» SUPPLIED INFORMATION:
++++++++

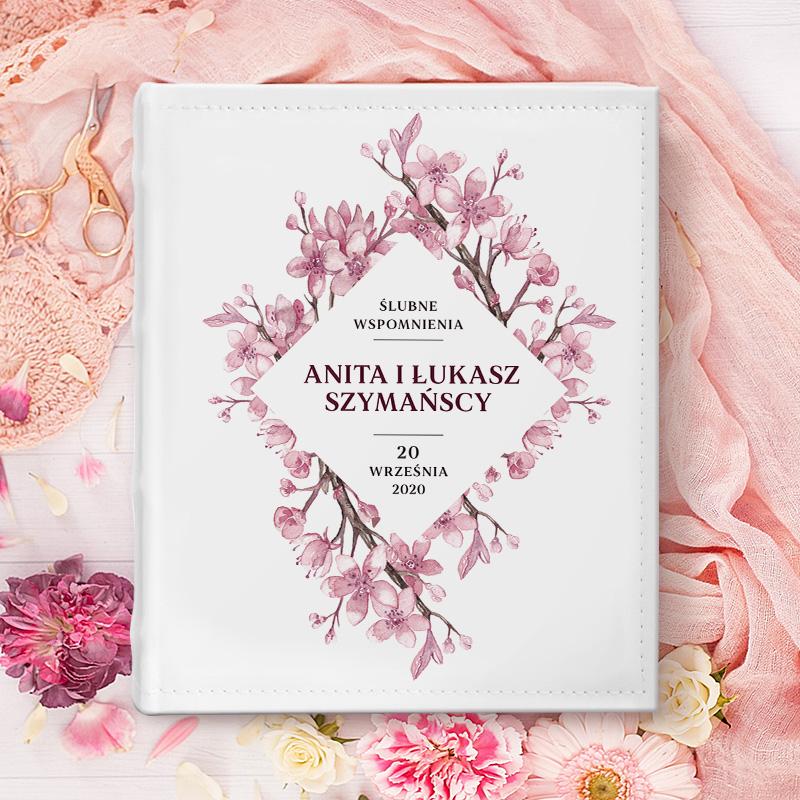 Album na zdjęcia z białą okładką na której są ozdobne kwiaty wiśni. W środku jest napis Wspomnienia ślubne z imionami i nazwiskiem młodej pary oraz datą ślubu. Album widać od frontu na dekoracyjnym, pastelowym tle.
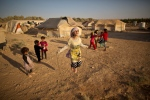 In this Sunday, July 19, 2015 file photo, Syrian refugee girl, Zubaida Faisal, 10, skips a rope while she and other children play near their tents at an informal tented settlement near the Syrian border on the outskirts of Mafraq, Jordan. (AP/Muhammed Muheisen)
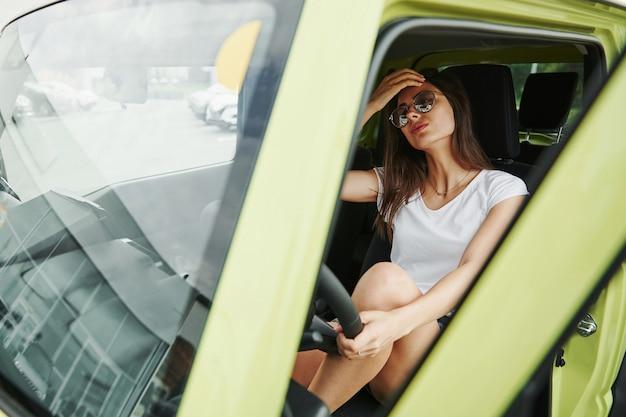 In sunglasses. pretty woman in the green modern car posing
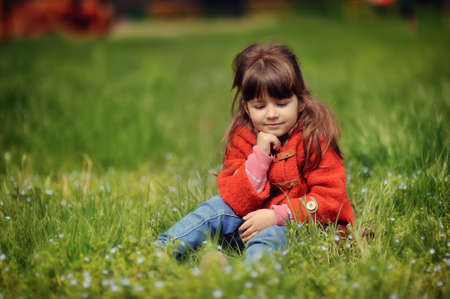 little girl in a red sweater with long hair resting on the grass photo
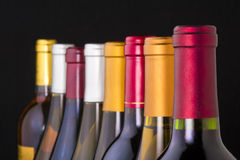Wine bottle necks. Colorful wine bottle necks shot on black with limited depth of field royalty free stock photos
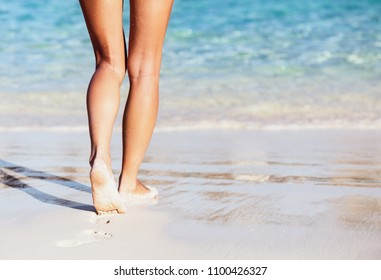 Woman walking into the sea, body part, perfect tanning women's legs, enjoying time on the beach, summer vacation concept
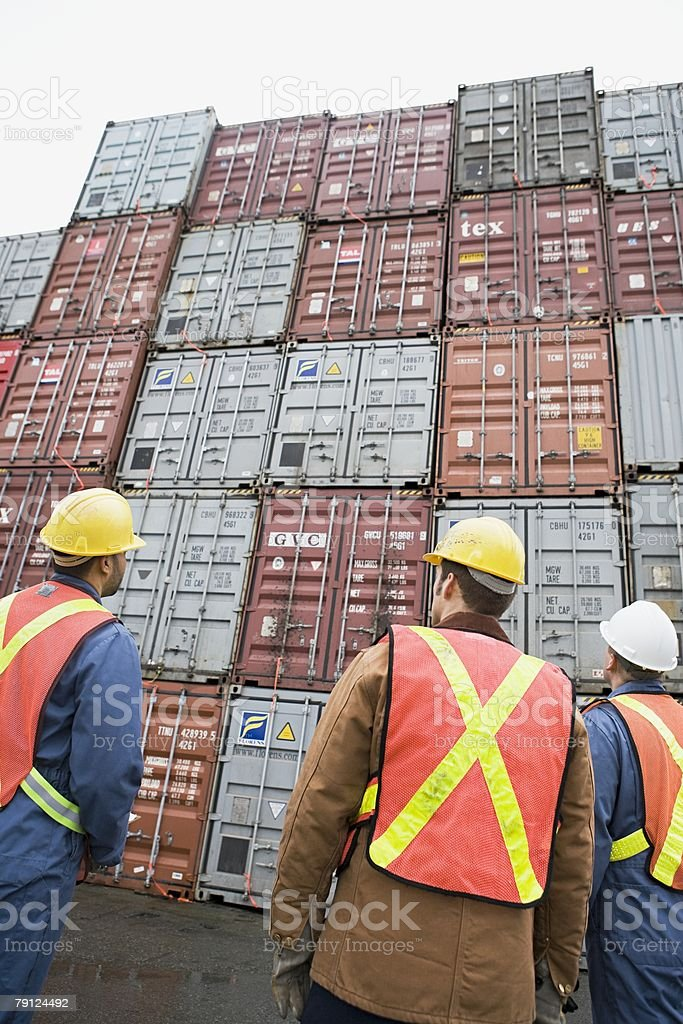 Men at container terminal 免版稅 stock photo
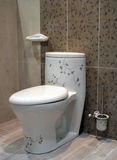 Floral toilet - home interiors royalty free stock photography
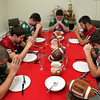 ALLEGRA BOVERMAN/Staff photo. Gloucester Daily Times. Gloucester: Thanksgiving is for turkey and football. Clockwise from lower left are Manchester Essex's Joe Burgess, Gloucester's Nick Taormina, Manchester Essex's Paul Pennoyer and Cooper Riehl, Gloucester's Kyle Lucido and Manchester Essex's Mavrick MacEachearn.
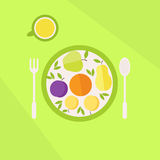 Plate with fruits and glass of juice on a table. Vegetarian food concept Stock Photos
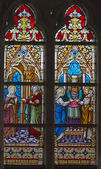 BRUGES, BELGIUM - JUNE 12, 2014: Scenes The Presentation of Jesus in the Temple and The Moses rescued from the Nile st. Joseph on windwopane in st. Jacobs church (Jakobskerk) by J. Dobbelare (1901). — Stok fotoğraf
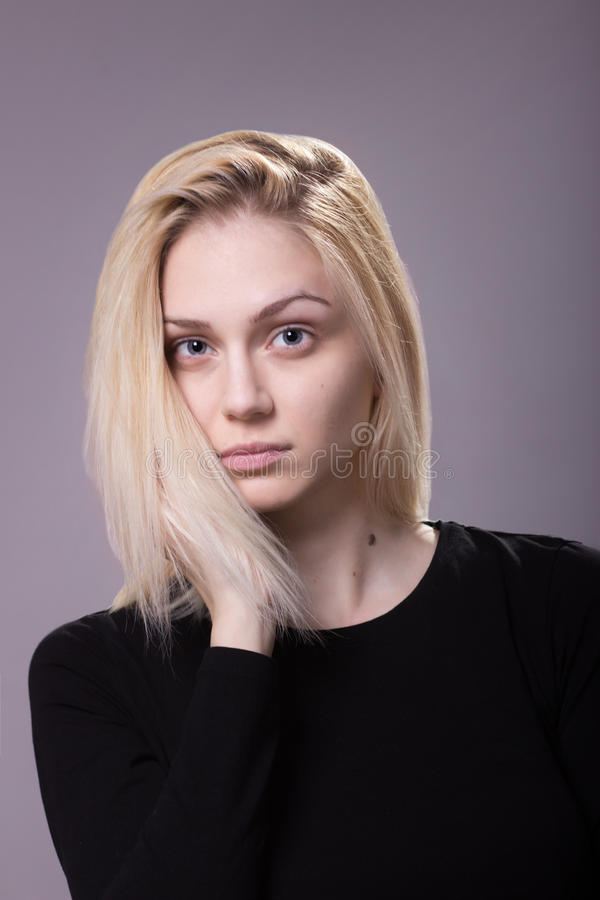 Young androgynous girl fashion model looking at camera royalty free stock photo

++++++++

» EXERCISE DIRECTIONS: For the data above, set down exactly the lines from the line with "In sunglasses. pretty" to the line with "Wine bottle necks.", both included, leaving pictures out.

» ANSWER FOR THIS EXERCISE:
 In sunglasses. pretty woman in the green modern car posing
 little girl in a red sweater with long hair resting on the grass photo
Wine bottle necks. Colorful wine bottle necks shot on black with limited depth of field royalty free stock photos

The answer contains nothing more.